We're all complicated, aren't we, even when we're being base? We would like to fancy ourselves as being the onions that we strive to be, with layer upon layer, usually never peeled, usually never discovered for all of the different ones. They might not be seen, but we can feel then, prominently - like the grain of sand shifting in the bottom of our shoe that feels like a jagged rock, two inches in diameter.
We're all these things and we're nothing, if they're not appreciated. We imagine that we're older than we are, more refined and complex than we're given credit for, when we don't know a thing yet. We still feel like we haven't aged a bit when we're grandparents, appalled when we look down at our arms and see the liver spots, or when we look at ourselves in the mirror and we just look too old to possibly function.

Josephine Oniyama, a singer and songwriter who performs under just her first name, is captivated by these variations and incarnations of ourselves that we can define and differentiate so easily, but which are so related to one another.
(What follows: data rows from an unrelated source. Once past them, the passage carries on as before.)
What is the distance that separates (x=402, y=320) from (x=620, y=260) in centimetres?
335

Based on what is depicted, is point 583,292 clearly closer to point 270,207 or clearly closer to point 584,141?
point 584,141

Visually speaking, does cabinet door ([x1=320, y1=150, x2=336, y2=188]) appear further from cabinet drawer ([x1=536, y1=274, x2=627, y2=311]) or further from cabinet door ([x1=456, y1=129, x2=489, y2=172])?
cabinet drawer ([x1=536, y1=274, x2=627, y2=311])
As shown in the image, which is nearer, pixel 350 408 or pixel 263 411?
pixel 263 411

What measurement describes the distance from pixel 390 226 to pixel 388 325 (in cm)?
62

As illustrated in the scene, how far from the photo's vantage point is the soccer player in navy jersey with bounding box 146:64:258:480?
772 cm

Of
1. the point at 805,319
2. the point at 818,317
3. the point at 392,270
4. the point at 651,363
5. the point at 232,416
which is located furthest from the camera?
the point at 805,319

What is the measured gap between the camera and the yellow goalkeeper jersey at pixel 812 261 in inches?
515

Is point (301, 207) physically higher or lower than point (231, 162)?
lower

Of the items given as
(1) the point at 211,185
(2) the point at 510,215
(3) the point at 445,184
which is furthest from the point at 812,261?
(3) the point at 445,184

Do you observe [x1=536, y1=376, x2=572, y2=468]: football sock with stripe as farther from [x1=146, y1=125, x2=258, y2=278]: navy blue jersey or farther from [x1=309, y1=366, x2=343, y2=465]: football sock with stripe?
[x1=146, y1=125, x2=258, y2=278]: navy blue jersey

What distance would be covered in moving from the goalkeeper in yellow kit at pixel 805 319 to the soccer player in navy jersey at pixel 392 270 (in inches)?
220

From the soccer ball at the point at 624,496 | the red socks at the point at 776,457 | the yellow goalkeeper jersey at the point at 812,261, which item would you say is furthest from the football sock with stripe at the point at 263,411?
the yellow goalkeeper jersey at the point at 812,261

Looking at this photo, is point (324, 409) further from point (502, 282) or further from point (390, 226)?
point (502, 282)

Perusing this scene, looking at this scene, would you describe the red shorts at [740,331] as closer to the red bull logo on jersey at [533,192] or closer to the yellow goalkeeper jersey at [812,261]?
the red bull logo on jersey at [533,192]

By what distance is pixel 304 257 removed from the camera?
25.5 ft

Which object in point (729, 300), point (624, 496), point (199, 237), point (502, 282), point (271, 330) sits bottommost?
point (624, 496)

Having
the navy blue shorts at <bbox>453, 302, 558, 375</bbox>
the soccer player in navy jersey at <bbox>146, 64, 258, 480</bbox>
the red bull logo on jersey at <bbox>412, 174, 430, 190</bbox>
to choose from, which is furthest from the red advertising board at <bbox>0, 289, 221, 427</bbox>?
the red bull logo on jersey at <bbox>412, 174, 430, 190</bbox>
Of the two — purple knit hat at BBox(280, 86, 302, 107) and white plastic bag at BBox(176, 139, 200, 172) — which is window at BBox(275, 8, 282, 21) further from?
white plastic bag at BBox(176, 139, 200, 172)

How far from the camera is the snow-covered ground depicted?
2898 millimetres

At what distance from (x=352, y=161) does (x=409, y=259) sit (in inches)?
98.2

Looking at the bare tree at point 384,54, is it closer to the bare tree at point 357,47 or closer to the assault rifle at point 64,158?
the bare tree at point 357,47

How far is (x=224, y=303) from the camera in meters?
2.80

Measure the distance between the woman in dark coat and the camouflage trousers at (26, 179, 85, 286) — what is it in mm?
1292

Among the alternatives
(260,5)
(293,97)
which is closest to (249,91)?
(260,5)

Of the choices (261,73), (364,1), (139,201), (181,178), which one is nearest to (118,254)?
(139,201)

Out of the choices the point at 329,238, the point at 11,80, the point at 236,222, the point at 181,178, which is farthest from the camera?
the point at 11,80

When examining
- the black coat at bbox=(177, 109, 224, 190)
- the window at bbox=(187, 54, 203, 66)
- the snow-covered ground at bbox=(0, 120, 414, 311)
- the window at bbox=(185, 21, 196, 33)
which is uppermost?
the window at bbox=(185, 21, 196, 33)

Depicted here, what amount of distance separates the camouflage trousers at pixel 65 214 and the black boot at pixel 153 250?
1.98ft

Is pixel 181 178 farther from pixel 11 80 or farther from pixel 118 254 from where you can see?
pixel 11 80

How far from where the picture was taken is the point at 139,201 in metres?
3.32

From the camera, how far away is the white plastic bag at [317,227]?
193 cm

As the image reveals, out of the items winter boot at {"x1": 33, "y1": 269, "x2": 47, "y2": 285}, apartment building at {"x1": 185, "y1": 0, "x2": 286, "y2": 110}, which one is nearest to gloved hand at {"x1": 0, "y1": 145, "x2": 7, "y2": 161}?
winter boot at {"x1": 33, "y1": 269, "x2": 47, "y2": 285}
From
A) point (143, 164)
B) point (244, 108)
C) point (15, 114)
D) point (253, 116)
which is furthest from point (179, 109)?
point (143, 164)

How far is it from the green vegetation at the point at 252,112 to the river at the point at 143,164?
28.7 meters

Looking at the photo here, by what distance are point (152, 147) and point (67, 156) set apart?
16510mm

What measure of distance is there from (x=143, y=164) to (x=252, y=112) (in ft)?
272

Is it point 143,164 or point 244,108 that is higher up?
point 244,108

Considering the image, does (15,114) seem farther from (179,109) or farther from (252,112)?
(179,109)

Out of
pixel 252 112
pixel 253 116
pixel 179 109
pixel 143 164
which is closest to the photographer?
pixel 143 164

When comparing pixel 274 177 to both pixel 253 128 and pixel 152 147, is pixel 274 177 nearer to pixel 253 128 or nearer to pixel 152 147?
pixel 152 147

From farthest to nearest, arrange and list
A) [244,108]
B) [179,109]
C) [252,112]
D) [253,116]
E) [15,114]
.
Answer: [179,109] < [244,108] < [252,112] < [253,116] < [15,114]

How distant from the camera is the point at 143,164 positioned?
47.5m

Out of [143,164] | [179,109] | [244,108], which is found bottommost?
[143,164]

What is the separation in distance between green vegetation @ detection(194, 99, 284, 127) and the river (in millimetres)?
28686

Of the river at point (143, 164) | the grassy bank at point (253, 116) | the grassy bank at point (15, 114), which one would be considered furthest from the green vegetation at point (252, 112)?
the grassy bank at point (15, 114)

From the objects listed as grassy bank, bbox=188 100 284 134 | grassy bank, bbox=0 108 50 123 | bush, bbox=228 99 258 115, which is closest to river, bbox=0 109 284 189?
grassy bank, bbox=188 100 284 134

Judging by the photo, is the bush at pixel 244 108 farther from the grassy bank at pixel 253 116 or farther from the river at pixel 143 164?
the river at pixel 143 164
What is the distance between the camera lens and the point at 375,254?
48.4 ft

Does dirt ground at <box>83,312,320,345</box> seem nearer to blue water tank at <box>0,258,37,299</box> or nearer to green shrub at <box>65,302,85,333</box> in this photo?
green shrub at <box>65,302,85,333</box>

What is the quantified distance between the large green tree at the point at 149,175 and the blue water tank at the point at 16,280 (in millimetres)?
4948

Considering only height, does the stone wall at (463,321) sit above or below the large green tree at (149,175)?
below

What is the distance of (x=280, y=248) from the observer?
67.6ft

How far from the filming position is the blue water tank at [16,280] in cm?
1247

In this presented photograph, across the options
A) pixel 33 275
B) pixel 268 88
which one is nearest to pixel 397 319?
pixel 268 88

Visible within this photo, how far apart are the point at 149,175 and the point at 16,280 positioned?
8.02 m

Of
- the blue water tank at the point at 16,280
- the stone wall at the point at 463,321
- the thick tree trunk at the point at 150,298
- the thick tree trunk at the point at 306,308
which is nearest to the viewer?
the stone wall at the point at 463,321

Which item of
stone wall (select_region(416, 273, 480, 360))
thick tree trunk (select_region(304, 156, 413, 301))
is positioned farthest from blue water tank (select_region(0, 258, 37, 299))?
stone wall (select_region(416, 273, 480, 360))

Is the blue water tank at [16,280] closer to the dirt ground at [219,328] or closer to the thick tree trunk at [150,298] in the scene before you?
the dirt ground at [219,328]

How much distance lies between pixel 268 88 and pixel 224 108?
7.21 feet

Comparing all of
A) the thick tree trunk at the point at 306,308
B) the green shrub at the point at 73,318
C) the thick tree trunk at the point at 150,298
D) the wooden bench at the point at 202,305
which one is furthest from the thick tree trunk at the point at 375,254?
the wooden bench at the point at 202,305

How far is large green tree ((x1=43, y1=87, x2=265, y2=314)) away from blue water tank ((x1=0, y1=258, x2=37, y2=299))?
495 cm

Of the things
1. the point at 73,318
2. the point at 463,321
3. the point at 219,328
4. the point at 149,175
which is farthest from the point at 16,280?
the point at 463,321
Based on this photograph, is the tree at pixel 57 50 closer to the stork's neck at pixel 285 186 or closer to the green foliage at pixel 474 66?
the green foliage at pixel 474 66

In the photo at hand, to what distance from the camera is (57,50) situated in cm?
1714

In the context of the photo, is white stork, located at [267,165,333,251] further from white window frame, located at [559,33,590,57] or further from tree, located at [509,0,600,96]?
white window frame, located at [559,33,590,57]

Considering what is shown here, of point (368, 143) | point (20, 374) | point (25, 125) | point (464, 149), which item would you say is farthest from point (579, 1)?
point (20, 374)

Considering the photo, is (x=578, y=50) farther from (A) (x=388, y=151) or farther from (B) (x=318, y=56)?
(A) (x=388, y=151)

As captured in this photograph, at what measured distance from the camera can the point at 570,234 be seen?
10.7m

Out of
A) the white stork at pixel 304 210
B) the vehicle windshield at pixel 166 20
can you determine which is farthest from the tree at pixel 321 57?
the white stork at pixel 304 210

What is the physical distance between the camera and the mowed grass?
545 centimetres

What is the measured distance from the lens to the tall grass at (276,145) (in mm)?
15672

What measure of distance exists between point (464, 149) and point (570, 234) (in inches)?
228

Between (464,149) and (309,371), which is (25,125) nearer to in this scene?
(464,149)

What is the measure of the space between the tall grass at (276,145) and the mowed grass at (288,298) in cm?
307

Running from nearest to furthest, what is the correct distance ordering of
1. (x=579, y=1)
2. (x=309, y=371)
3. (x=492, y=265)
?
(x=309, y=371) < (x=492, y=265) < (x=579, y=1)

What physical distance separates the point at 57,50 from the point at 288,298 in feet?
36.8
These are the false identities and those that one would like to shake or destroy - knocking them out of the directory. Her soulful and scorching singing style makes you question who you are, or who you're trying to be today.

You wonder if it's worth it. You wonder if you're doing something wrong, or if you're supposed to feel a different way, behaving the way you are. You wonder if others are finding your act appropriate, or agreeable, or just believable. You realize, as she sings, that we're all works in progress and we're all editing - in the mode of continual revisions. She sings, "How would I know if I'm a portrait of the person I'm supposed to be," on the brilliant "Portrait," revealing the uncertainty of character as seen by others, as massaged or rejected by others. So many hours are spent - maybe lost - to these productions, to the deciphering of others and to ignoring that most of them are buttered, most of them are slippery. Most of them are cooked, but they're here for a reason. It's just unclear what that reason is for the longest time, as it should be.